What is being asked. Replace "Postcard" with "Photocard" in the records starting at the line containing "Jigsaw Health Bundle: Adrenal" and ending at the line containing "Stray Kids HOP", and reproduce only those records with nothing else altered. Omit the pictures from your answer.

Data for review.

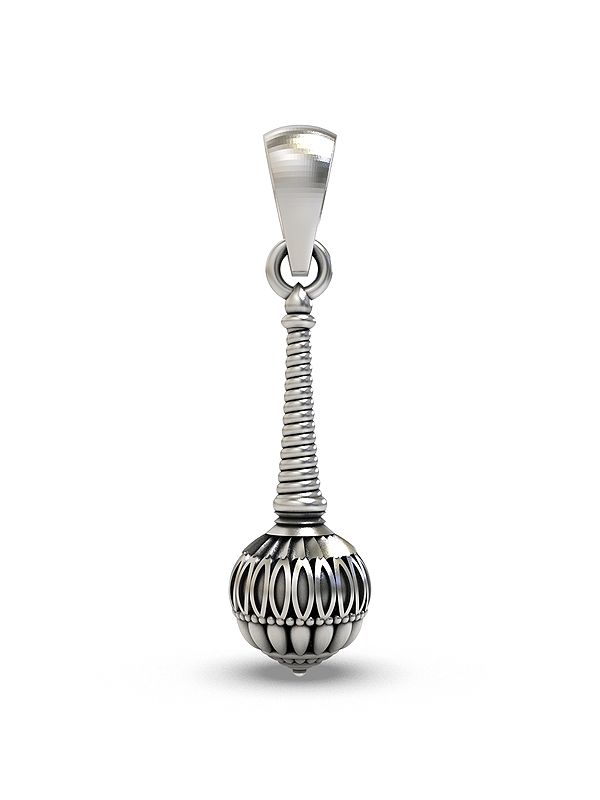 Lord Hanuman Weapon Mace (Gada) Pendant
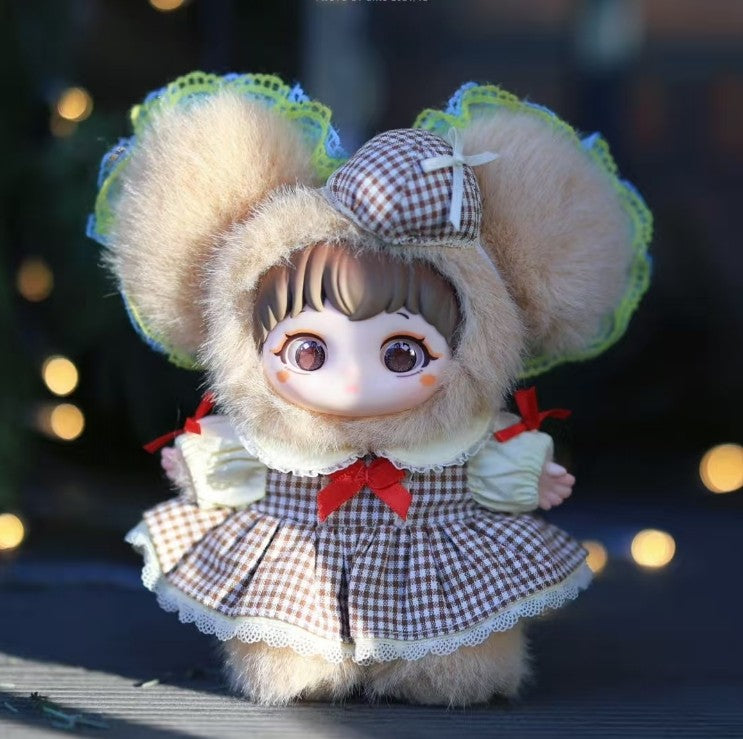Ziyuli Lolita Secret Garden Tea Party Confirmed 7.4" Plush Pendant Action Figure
--
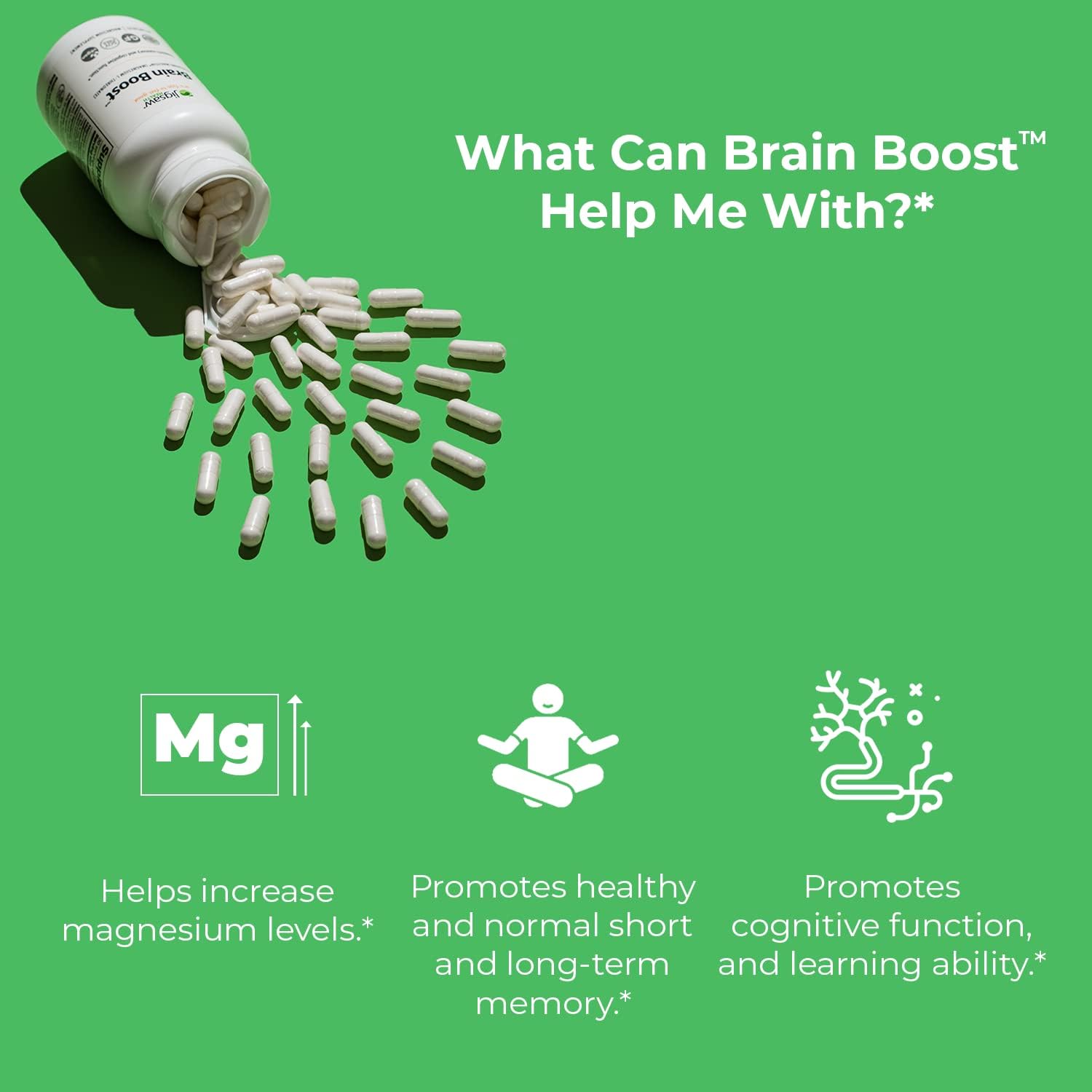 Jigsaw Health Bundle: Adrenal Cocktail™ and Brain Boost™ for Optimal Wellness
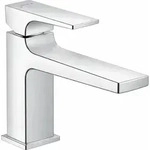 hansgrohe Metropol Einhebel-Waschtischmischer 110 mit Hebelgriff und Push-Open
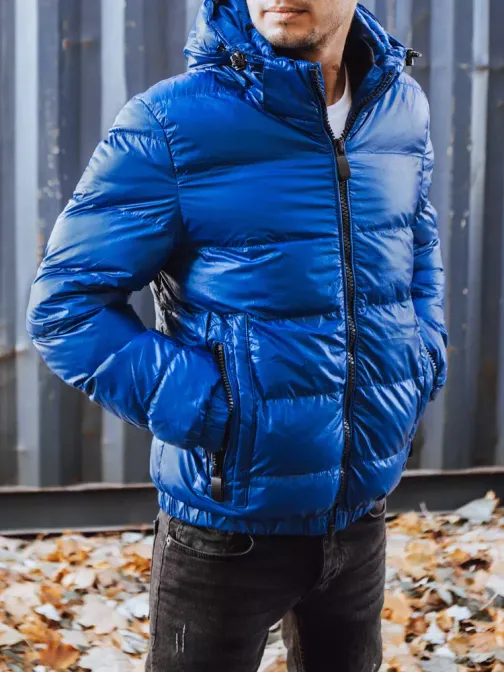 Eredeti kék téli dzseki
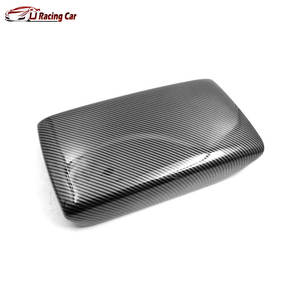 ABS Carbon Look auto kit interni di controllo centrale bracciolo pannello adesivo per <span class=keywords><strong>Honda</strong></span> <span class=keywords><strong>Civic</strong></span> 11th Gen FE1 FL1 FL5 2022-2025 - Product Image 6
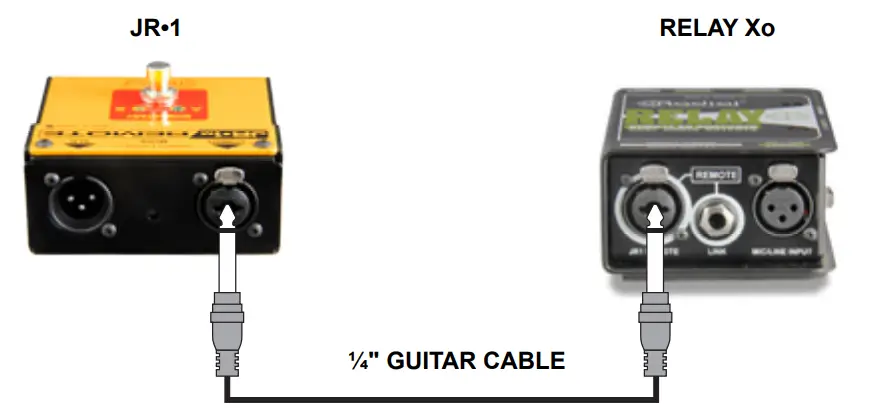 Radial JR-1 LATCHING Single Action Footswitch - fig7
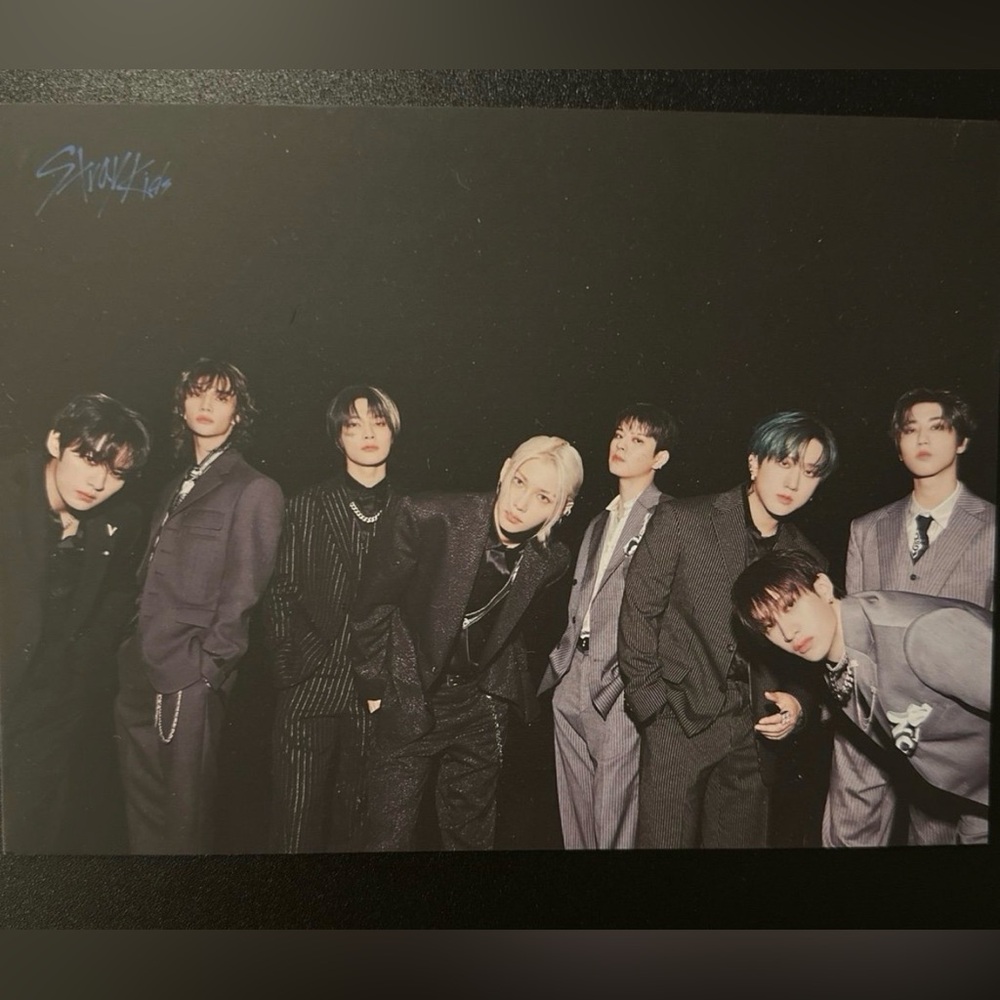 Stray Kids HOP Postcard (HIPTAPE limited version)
==
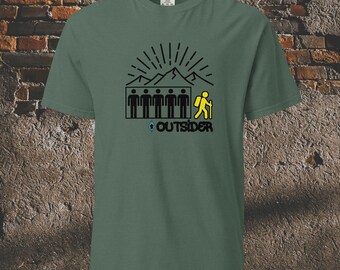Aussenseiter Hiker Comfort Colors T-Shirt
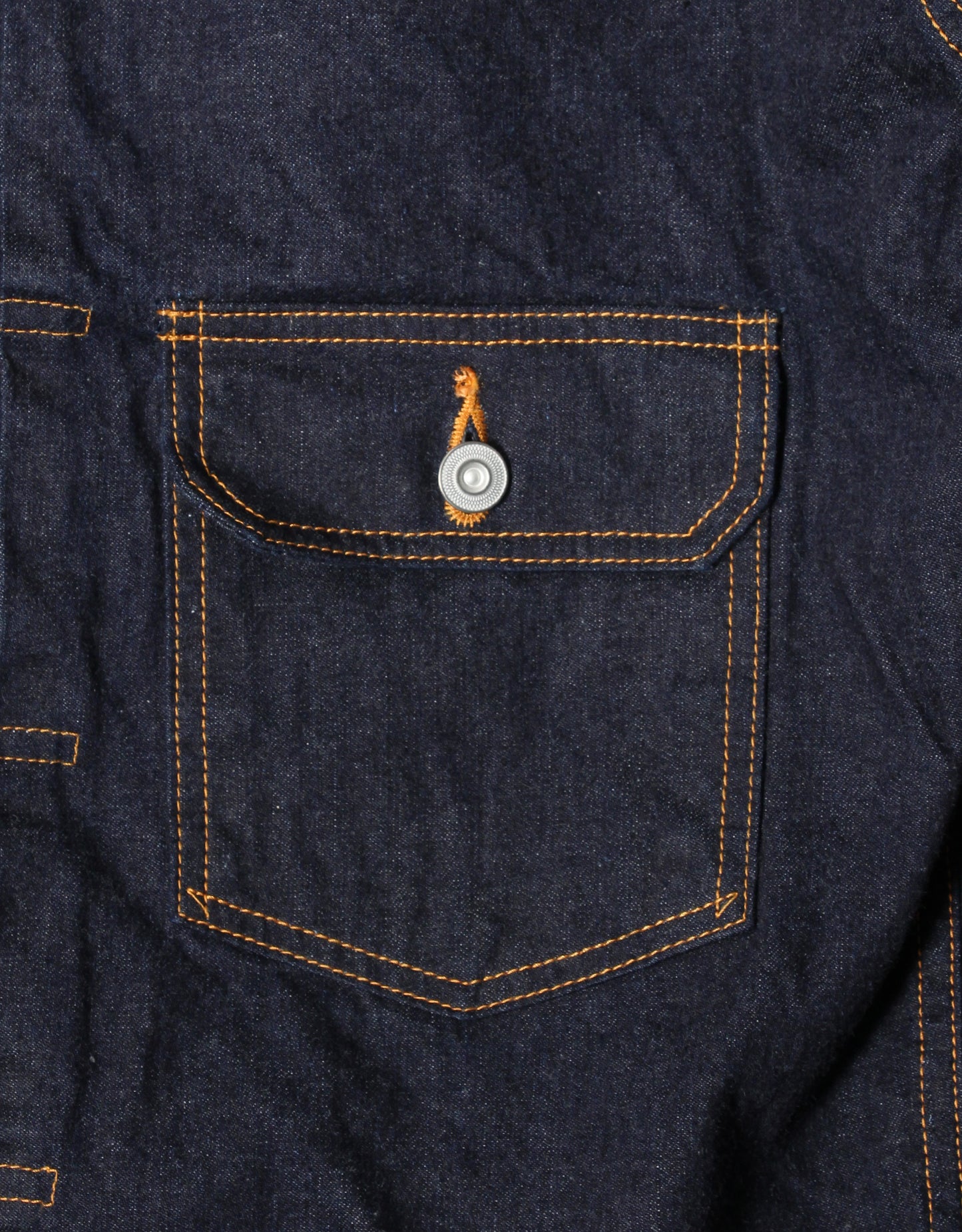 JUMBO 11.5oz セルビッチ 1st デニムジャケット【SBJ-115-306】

Response to this exercise.
 Jigsaw Health Bundle: Adrenal Cocktail™ and Brain Boost™ for Optimal Wellness
 hansgrohe Metropol Einhebel-Waschtischmischer 110 mit Hebelgriff und Push-Open
 Eredeti kék téli dzseki
 ABS Carbon Look auto kit interni di controllo centrale bracciolo pannello adesivo per <span class=keywords><strong>Honda</strong></span> <span class=keywords><strong>Civic</strong></span> 11th Gen FE1 FL1 FL5 2022-2025 - Product Image 6
 Radial JR-1 LATCHING Single Action Footswitch - fig7
 Stray Kids HOP Photocard (HIPTAPE limited version)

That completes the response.